McCartney ist 73, aber auf der Bühne sieht man es ihm keinen Moment an. Er spielt fast drei Stunden, er tanzt und hüpft, er rennt die Stufen zum Klavier hoch, er sucht den Augenkontakt zum Publikum, immer mal wieder flimmert ein jugendliches spitzbübisches Lächeln über sein Gesicht. Man weiß sofort, warum McCartney einfach nicht aufhören kann, mit Konzerten um die Welt zu reisen. Er lebt auf der Bühne, die Liebe der Fans ist sein Lebenselixier - und er weiß im Gegenzug, wie er sie glücklich macht.
Die Songs aus der Beatles-Ära lösen immer noch die größte Begeisterung aus. „A Hard Day's Night“ als Auftakt bringt die rund 22 000 in der Berliner Waldbühne sofort in Bewegung. Kurz darauf folgt mit „Can't Buy Me Love“ ein weiterer Klassiker. McCartney, der mit den Beatles einst ganz am Anfang auf St. Pauli in Hamburg spielte, adressiert die Zuschauer in ganz passablem Deutsch: „Es freut mich, wieder hier zu sein.“ Und dann, weil es Berlin ist: „Ick freu mir wie Bolle.“
Es folgten unter anderem „I've Got a Feeling“, „Here, There and Everythere“ und „We Can Work It Out“ und spätestens nach „Love Me Do“ hatte McCartney das Publikum ganz in der Hand. Ein Chor aus tausenden Stimmen sang bei „Lady Madonna“, „Ob-La-Di, Ob-La-Da“ und natürlich „Hey Jude“ mit. George Harrisons „Something“ stimmte McCartney mit einer Ukulele an und ließ den Song gewohnt hymnisch ausklingen. Nach „Back in The U.S.S.R.“ erinnerte er sich, wie nach dem Konzert auf dem Roten Platz in Moskau 2003 der damalige russische Verteidigungsminister bekannt habe, „Love Me Do“ sei die erste Platte gewesen, die er gekauft habe. Als letzte Zugabe gab es das volle Medley vom Ende des „Abbey Road“-Albums mit „The End“ zum Ausklang.
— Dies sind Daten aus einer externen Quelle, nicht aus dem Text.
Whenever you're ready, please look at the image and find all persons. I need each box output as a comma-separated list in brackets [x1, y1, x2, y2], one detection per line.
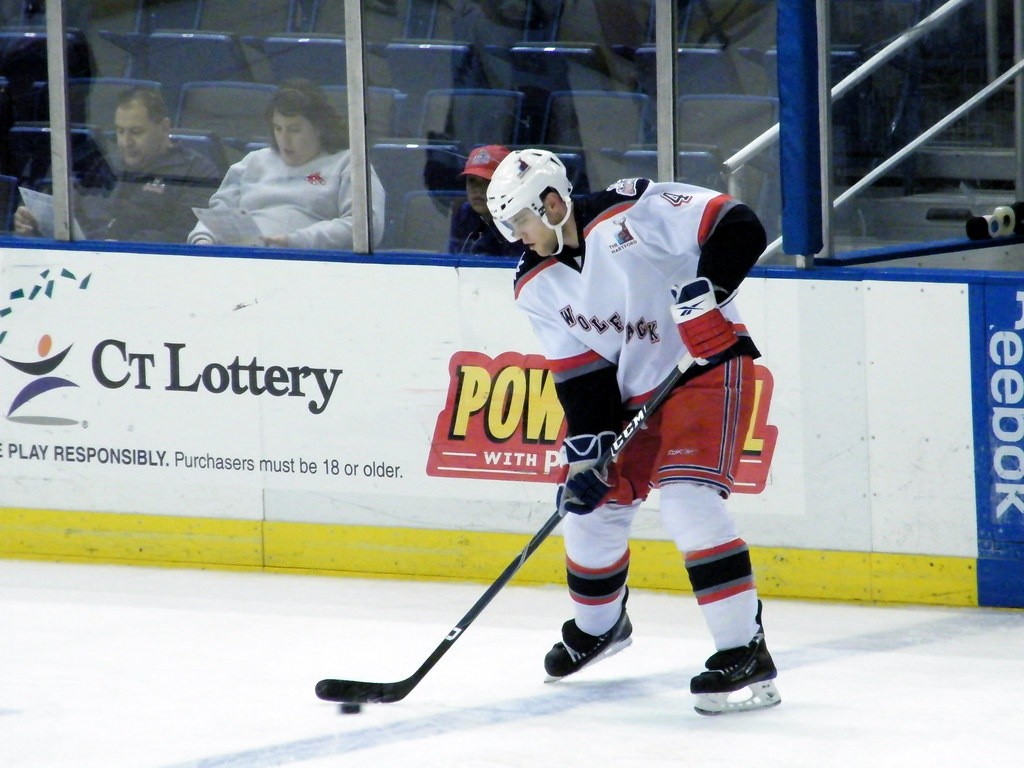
[186, 78, 384, 251]
[486, 149, 777, 693]
[14, 87, 220, 243]
[448, 145, 526, 256]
Die Ehre, am Ende kurz zu McCartney auf die Bühne zu kommen, wurde diesmal einem Vater und Sohn aus Japan zuteil, die extra für das Konzert nach Berlin flogen. Er unterschrieb für den Jungen einen Entschuldigungsbrief, weil dieser für die Reise fünf Tage Schulunterricht schwänzte. „Ausnahmsweise. Machen Sie das nicht mit ihren Kindern“, warnte ein gut aufgelegter McCartney das Publikum und signierte auch gleich die Sgt.-Pepper-Uniformen der Japaner.
Auch politische Statements scheute er nicht. In Gedenken an die Opfer des Anschlags in Orlando kam McCartney vor den Zugaben mit der Regenbogen-Fahne der Lesben- und Schwulenbewegung auf die Bühne. „Wir stehen gemeinsam mit Orlando“, rief er auf Deutsch unter dem Applaus des Publikums. Und mitten in Brexit-Debatte und Fußball-Europameisterschaft schwang er kurz eine Deutschlandfahne, während einer seiner Musiker daneben den britischen „Union Jack“ hochhielt.